> [Alıntılanan Metin]:

· · · · · · ·

Kitap Dinde Kırk Esas - el-Erbain fi Usuliddin
Yazar İmamı Gazali (ra)
Tercüme Hüseyin S. Erdoğan
Yayınevi Hisar Yayınları
Kağıt - Cilt 2. Hamur kağıt - Karton Kapak
Sayfa - Ebat 416 sayfa - 13,5x19,5 cm. - Roman Boy
Yayın Yılı 2018
Hisar Yayınları İmam Gazali Dinde kırk esas adlı kitabı incelemektesiniz.
İmam Gazali, Dinde kırk esas kitabı hakkında yorumları oku yup kitabın konusu, özeti, fiyatı, satış şartları hakkında bilgiyi geniş bir şekilde edinebilirsiniz.
Yaratan Rabbinin adıyla oku . O, insanı " alak " dan yarattı. Oku, Senin Rabbin en cömert olandır. Alak 1-2
TAKDİM
Aziz okuyucu,
Allah'a hamdü senâlar olsun ki, bizlere, kendisine hizmet etmek, O'nun yolunda yürümek şerefini bahşeyledi.

· · · · · · ·

> [Veri Alıntısı]:
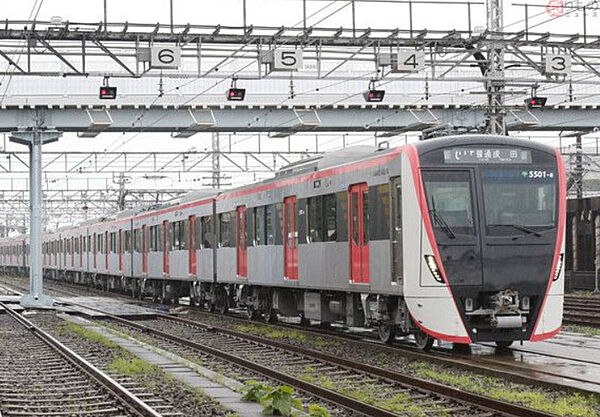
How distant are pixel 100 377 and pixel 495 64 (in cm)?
1655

· · · · · · ·

> [Göreviniz]: Kitap tanıtımının "Kitap Dinde Kırk" ile başlayıp "yürümek şerefini bahşeyledi." ile biten kısmını, "okuyucu" ifadesini "okur" olarak değiştirip yeniden yazın.

> [Görev Sonucu]:
Kitap Dinde Kırk Esas - el-Erbain fi Usuliddin
Yazar İmamı Gazali (ra)
Tercüme Hüseyin S. Erdoğan
Yayınevi Hisar Yayınları
Kağıt - Cilt 2. Hamur kağıt - Karton Kapak
Sayfa - Ebat 416 sayfa - 13,5x19,5 cm. - Roman Boy
Yayın Yılı 2018
Hisar Yayınları İmam Gazali Dinde kırk esas adlı kitabı incelemektesiniz.
İmam Gazali, Dinde kırk esas kitabı hakkında yorumları oku yup kitabın konusu, özeti, fiyatı, satış şartları hakkında bilgiyi geniş bir şekilde edinebilirsiniz.
Yaratan Rabbinin adıyla oku . O, insanı " alak " dan yarattı. Oku, Senin Rabbin en cömert olandır. Alak 1-2
TAKDİM
Aziz okur,
Allah'a hamdü senâlar olsun ki, bizlere, kendisine hizmet etmek, O'nun yolunda yürümek şerefini bahşeyledi.